Urban Water Demand in California to 2100: Incorporating Climate Change
Matthew Heberger, Juliet Christian-Smith, Lucy Allen | August 28th, 2012
Climate change will have significant impacts in California not just on water supply, but also on water demand. A new, free tool from the Pacific Institute* helps water managers to forecast urban water demand with four global climate change models and compare different possible futures to the year 2100 by altering greenhouse gas emissions, population projections, conservation and efficiency measures, and more. The research shows climate change will cause increased water use in California’s cities and suburbs, even as water supply is expected to diminish.

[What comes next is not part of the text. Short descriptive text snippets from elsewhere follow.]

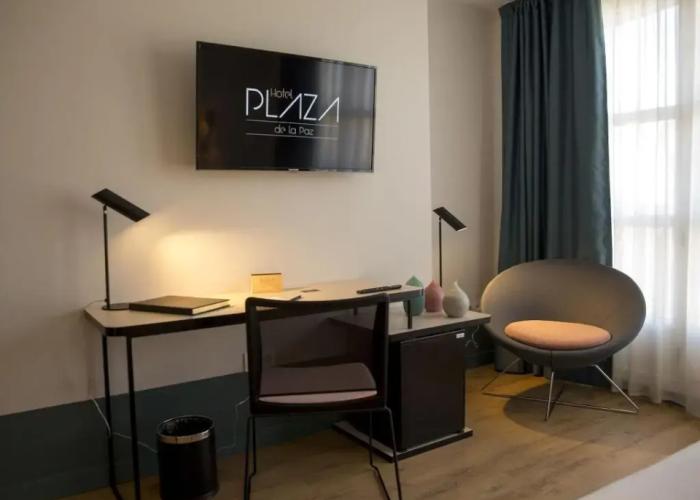 Hotel Plaza de la Paz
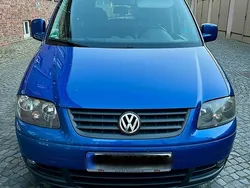 Blau Gebraucht 2006 VW Caddy Life Van / Kleinbus | 4.700 € (Etwas zu teuer)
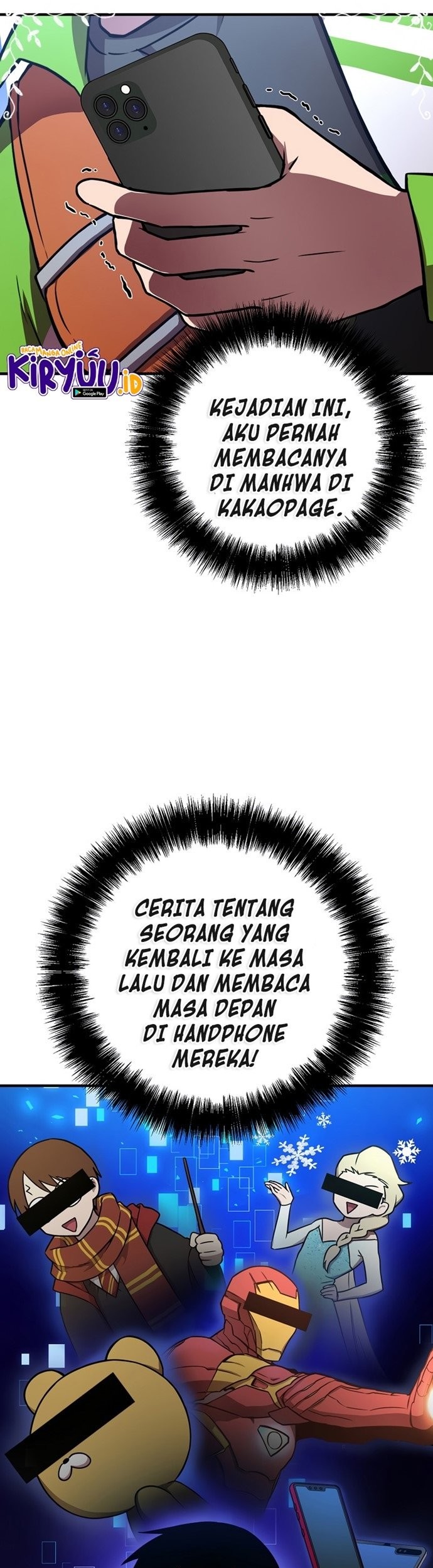 Cursed Manager’s Regression Chapter 3 - halaman 7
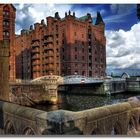 Hamburg Speicherstadt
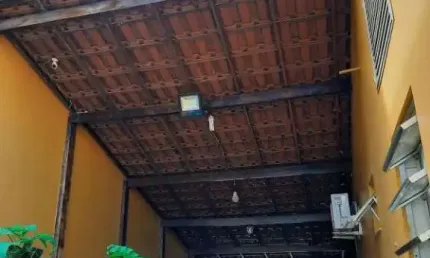 Casa 2 suítes, com piscina, à venda, conjunto Azul, São João de Meriti,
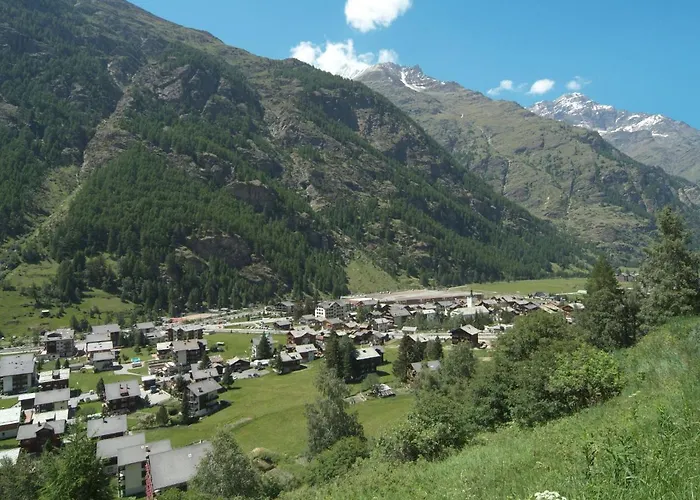 Apartment Breithorn By Interhome Zermatt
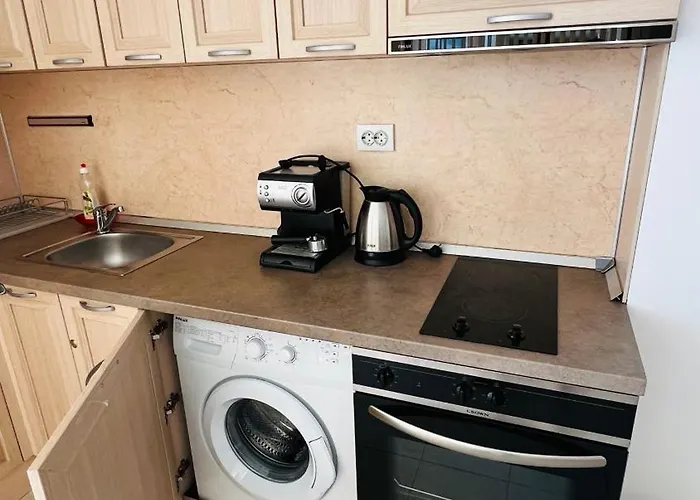 Apartamento Calabria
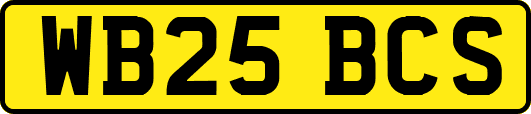 WB25BCS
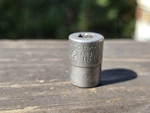 Snap On Tm14e 1/4 Inch Drive 7/16 12 Point Socket Usa. Fixed Price $6.99.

Urban water use – residential plus commercial, industrial, and institutional uses – accounts for over 20% of the water use in California, and up to half of urban water use is outdoors. The new report Urban Water Demand in California to 2100: Incorporating Climate Change describes how warming due to climate change is causing increases in water demand for landscapes, and will continue to drive up future water demand, particularly as more Californians settle in warmer, drier inland areas.
The Pacific Institute ran a number of scenarios through 2100. The analysis finds that climate change alone could increase urban water demand in 2100 by 8% percent, or around 1 million acre-feet, under a medium-high greenhouse gas emissions scenario. That is the amount of water needed to satisfy the current household needs of 6.7 million Californians.
“A million acre-feet of water is significant, and, of course, climate is not the only driver affecting demand. But factoring levels of climate change into the mix is critical,” said Dr. Juliet Christian-Smith of the Pacific Institute Water Program. “Future water use in California depends on a range of factors – technological, political, and economic – many of which are uncertain, but water utilities still need to plan. We created a flexible modeling tool that allows users to run their own scenarios, comparing how a range of factors in a range of climate change scenarios is likely to affect future patterns of water use in their specific areas.”